-- Start of Page extract --
# 1/35 Danger! UXB Diorama



## Owen E Oulton (Jan 6, 2012)

Well, for the past couple of weeks I've been working on a small 20 cm x 16.5cm diorama based on the 1979 British ITV show Danger UXB, following the exploits of a Royal Engineers bomb disposal unit around London during the Blitz. I started out with a block of 50mm pink XPS insulation foam, cut out the excavation for the bomb disposal procedure, clad the sides with .080 styrene and covered the surface with a thin layer of Celluclay. I added the planking on the excavation with coffee stir sticks and built up the spoils heap from the excavation with a block of pink XPS cut and sanded to shape. I added sidewalks made from Readi-Board foamcore with the paper removed (Readi-Bord, available in Canada at Dollar Tree stores has a weak glue making stripping the paper off very easy). I used half an Italeri Park Gate (#412) kit and a section of wrought iron fence from Mini-Art's Bricks Pavement (#36048). The 250kg German bomb was made from a plastic model of a 9mm Parabellum bullet from an old LS 1/1 scale Mauser C96 Broomhandle pistol, a length of 10mm styrene tube and some .010 sheet styrene with a little Aves and lift rings from an Academy M3A1. It matches period photos exactly. For the tripod the Royal Engineers used to extract the bomb, I cannibalised an engine hoist from Italeri's 1/35 Field Tool Shop (#419) and used some white cord for the rope. Various plastic crates from my spares bin and tools from the Tool Shop kit round out the scene. I used variety of figures from various Tamiya kits for the Royal Engineers crew. I've mostly completed the scenic base and am ready to paint the figures. When I get it done, I'll post a bunch of pics, as I have a new camera.


----------



## Owen E Oulton (Jan 6, 2012)

Well it's at times like these you know who your friends are. Yesterday I sent my buddy Cal an eMail asking if he could pick up some supplies for me; i.e. a bottle each of MBS solvent cement and Insta-Set as well as a sheet of railroad grass mat. I expected to have to wait until the weekend or next, but this morning I got an reply saying if I could message the store and have the stuff waiting he'd do it today on the way hove from work. Just got the stuff and it's full steam ahead.

The railroad grass was part of a minor revision of the design. The Celluclay didn't look just right, so I decided to make it look more park-like. I stripped off the Celluclay and cleaned the underlying pink foam before laying down a fresh layer of Readi-Board foamcore preparatory to placing the railroad grass mat. This will give the appearance of well-tended a park lawn in the early days of the bombing. I'm also adding a wrought-iron park bench from the Mini-Art kit. I was looking through a King & Country catalogue for ideas as they have a 1/35 scale Danger! UXB line of figures and a picture of one showed a Bobby holding a Danger! UXB warning sign. It was just the right size and in full colour - a head-on shot - so I very carefully trimmed it out with a #11 blade and a straight-edge. The image still showed the fingers of the figure holding it, but with the #11 I carefully scraped the gloss coating off the paper and the dots of the ink came with it, leaving a perfect sign to put on the pillar of the gateway.
-- End of Page extract --
* _What is being asked_
Decide whether each statement agrees with the diorama thread, answering yes or no and quoting the deciding words: 1. The bomb was built partly from a model of a 9mm Parabellum bullet. 2. The Celluclay surface was kept and painted to look like a park lawn. 3. The rope on the tripod was made from white cord.
-- Start of Data segment --
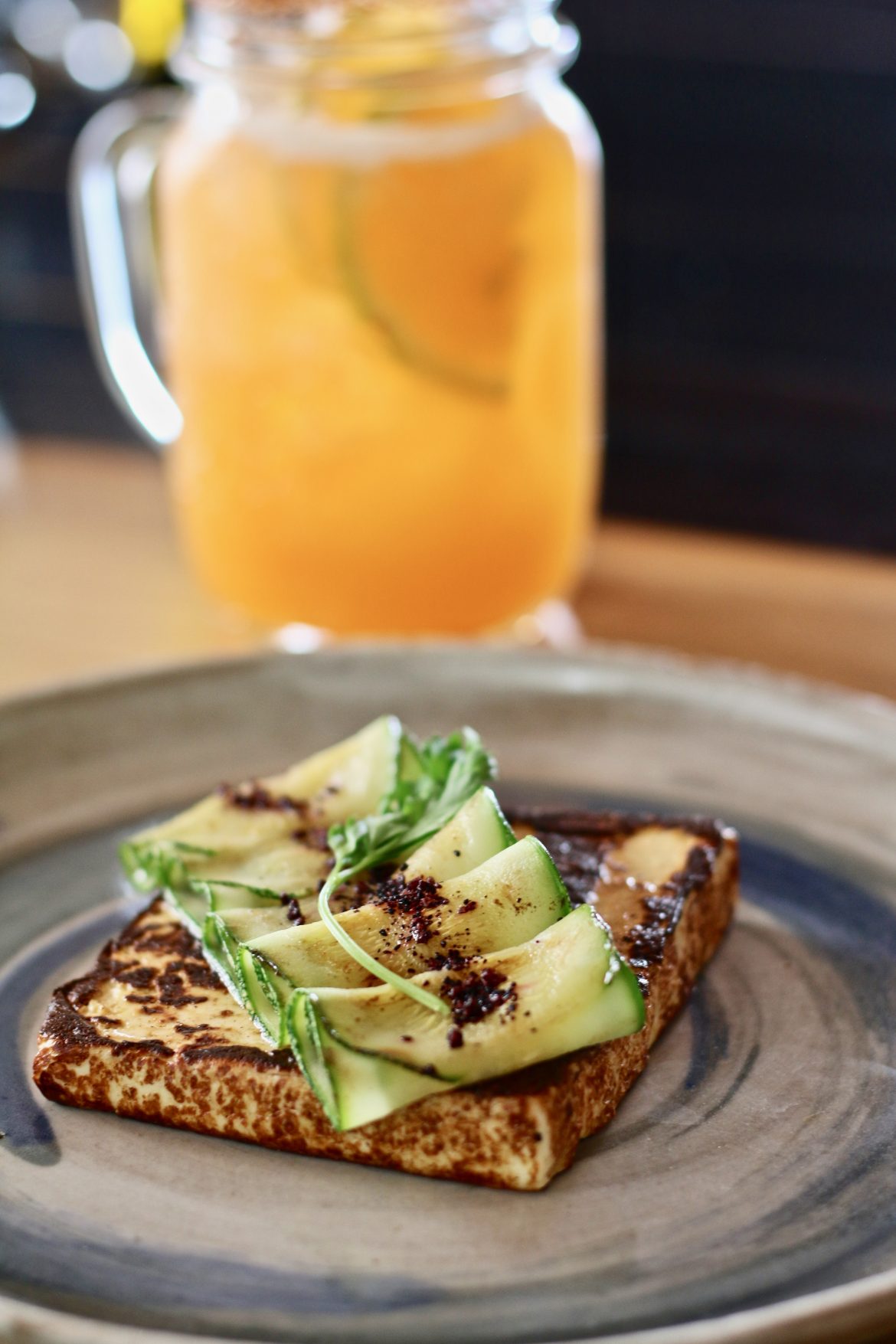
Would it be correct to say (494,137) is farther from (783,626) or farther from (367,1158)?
(367,1158)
-- End of Data segment --
* _Worked answer_
1. Yes: "The 250kg German bomb was made from a plastic model of a 9mm Parabellum bullet"
2. No: "I stripped off the Celluclay and cleaned the underlying pink foam"
3. Yes: "used some white cord for the rope"